Word for word, retype the first line of the records and every following line through the one containing "Consider this experimental".

[Material for this task — start]

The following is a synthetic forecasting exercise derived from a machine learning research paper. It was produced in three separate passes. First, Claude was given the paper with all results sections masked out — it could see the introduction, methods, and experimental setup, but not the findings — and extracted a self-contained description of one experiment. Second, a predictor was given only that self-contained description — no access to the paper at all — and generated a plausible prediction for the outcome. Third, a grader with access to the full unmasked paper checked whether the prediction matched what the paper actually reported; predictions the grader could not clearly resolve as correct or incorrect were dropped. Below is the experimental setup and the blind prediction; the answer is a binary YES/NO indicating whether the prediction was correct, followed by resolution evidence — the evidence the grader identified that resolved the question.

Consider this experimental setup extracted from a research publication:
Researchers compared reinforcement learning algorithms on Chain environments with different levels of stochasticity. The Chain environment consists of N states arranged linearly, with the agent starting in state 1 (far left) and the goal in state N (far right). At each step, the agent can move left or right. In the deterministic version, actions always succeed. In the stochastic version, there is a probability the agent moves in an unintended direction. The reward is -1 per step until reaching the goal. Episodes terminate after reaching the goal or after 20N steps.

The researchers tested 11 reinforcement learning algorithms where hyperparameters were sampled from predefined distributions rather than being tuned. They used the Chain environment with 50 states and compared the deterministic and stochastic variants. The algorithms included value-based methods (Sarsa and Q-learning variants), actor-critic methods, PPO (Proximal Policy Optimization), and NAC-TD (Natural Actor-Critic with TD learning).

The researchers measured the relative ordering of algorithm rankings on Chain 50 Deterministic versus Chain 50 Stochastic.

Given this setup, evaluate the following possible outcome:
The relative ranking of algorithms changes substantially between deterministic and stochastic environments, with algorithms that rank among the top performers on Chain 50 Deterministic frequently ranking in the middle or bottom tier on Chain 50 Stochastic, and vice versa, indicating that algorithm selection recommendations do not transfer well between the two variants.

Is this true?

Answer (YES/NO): NO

[Material for this task — finish]

# Response to this exercise:
The following is a synthetic forecasting exercise derived from a machine learning research paper. It was produced in three separate passes. First, Claude was given the paper with all results sections masked out — it could see the introduction, methods, and experimental setup, but not the findings — and extracted a self-contained description of one experiment. Second, a predictor was given only that self-contained description — no access to the paper at all — and generated a plausible prediction for the outcome. Third, a grader with access to the full unmasked paper checked whether the prediction matched what the paper actually reported; predictions the grader could not clearly resolve as correct or incorrect were dropped. Below is the experimental setup and the blind prediction; the answer is a binary YES/NO indicating whether the prediction was correct, followed by resolution evidence — the evidence the grader identified that resolved the question.

Consider this experimental setup extracted from a research publication:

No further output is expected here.